Metin alıntısı »
##############################

TAM AÇIDAN ORTADOĞU’DA DURUM

ABD-Rusya’nın stratejik müttefikliği -sonra, G8 ülkeleri, BM Güvenlik Konseyi ve NATO-Rusya Savunma Bakanları Konseyi’nin öngörüleri çerçevesinde;
BM merkezinde uluslararası hukukun üstünlüğünde yeni bir küresel statünün alt yapısı oluşturuluyor.
Yeni bir statü ABD’nin tek küresel sistemi içinde yer alan ve onun çevresinde birbirine bağlı yapıda ve ilgileri farklı ülkelerin benzer yaklaşımlarda değil,kendilerine en uygun seçeneğin yükümlülüklerini üstlenecekleri yeni bir dünya anlamına geliyor.

##############################

[Açıklamalı koordinat kayıtları]
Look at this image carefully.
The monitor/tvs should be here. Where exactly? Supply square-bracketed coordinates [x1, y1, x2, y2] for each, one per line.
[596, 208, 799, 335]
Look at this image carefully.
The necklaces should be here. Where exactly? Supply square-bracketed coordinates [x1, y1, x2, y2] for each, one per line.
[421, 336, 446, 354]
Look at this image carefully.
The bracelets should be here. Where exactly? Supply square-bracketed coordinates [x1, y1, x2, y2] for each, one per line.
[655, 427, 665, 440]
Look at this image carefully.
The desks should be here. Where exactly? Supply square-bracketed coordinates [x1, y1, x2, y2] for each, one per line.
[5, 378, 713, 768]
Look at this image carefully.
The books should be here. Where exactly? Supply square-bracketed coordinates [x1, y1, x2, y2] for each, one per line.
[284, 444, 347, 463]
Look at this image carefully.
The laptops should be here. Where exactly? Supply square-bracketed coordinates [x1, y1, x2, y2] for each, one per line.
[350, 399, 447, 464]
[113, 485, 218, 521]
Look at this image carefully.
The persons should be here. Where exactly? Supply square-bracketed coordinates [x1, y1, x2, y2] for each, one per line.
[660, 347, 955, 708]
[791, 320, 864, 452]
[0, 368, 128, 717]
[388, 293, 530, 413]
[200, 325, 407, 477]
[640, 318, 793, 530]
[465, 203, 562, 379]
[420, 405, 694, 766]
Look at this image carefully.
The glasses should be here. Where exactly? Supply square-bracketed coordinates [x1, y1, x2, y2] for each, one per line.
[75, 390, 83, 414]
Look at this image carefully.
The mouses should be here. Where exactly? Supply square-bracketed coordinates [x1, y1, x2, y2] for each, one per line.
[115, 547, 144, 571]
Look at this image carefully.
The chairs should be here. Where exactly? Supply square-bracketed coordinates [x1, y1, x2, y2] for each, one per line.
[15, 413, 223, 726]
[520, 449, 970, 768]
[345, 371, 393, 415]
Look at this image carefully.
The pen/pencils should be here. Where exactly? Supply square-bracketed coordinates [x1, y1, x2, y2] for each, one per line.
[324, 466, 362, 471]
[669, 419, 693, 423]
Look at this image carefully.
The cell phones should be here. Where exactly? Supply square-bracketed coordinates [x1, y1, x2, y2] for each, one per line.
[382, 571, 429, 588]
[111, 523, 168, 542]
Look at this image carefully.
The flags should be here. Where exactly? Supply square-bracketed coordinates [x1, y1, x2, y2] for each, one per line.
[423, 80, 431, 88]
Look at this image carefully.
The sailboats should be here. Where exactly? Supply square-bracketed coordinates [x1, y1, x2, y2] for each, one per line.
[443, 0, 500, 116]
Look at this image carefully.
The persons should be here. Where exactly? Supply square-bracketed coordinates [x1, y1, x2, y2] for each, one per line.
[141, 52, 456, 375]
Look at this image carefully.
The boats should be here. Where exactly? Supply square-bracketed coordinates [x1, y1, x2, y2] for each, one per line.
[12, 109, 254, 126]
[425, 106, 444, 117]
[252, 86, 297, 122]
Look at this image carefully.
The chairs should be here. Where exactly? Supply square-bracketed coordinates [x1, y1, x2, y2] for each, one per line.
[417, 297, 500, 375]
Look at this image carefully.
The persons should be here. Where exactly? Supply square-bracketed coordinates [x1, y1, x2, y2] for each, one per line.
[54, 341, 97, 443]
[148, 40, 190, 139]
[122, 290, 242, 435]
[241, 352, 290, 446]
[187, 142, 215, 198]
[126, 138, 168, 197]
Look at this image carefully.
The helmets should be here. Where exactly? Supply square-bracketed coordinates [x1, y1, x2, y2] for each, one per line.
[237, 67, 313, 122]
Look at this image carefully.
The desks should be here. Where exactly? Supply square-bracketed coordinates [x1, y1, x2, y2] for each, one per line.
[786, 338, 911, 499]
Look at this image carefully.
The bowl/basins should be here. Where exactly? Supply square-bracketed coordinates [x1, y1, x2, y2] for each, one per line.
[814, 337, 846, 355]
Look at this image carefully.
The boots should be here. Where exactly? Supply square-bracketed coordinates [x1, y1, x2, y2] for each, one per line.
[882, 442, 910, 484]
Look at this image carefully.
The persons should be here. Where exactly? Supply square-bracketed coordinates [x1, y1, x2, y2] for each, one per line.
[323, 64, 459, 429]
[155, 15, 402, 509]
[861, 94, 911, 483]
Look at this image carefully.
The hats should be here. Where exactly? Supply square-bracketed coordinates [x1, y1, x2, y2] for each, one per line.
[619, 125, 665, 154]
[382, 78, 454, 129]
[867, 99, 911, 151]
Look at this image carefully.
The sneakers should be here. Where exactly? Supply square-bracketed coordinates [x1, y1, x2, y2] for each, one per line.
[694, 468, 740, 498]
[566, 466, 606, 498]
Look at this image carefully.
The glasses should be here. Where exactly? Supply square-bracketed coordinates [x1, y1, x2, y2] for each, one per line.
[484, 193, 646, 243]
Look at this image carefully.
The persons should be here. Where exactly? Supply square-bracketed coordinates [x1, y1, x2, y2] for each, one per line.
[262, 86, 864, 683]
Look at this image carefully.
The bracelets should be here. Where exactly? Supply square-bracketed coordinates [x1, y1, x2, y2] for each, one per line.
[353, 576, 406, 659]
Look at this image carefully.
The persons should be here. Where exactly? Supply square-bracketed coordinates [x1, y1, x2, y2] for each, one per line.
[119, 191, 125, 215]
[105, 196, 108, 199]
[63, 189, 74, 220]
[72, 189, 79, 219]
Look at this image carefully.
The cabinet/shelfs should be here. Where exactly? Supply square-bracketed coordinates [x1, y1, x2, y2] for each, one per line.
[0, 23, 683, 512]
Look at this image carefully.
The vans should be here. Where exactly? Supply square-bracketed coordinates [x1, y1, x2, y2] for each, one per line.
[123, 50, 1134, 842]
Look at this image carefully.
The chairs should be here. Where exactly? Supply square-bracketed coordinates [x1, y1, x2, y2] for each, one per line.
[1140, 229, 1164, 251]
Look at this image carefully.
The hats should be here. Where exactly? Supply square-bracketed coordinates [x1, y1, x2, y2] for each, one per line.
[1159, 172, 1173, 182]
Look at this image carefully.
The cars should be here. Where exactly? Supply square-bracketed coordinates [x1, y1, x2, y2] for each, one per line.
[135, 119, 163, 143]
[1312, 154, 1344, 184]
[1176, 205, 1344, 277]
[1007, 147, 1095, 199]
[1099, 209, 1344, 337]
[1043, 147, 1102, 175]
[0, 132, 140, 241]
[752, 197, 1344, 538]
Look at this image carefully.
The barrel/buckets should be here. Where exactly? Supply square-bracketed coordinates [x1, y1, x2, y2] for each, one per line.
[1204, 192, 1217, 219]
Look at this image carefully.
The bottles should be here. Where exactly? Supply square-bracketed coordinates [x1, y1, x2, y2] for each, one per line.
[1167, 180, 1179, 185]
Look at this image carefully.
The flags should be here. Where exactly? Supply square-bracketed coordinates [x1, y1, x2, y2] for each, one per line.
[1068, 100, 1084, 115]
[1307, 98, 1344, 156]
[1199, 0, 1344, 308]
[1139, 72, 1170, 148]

##############################

Görev yönergesi » Metin alıntısına göre yeni bir küresel statünün alt yapısı hangi kurumun merkezinde oluşturuluyor?

Tam çıktı » BM merkezinde, uluslararası hukukun üstünlüğünde oluşturuluyor.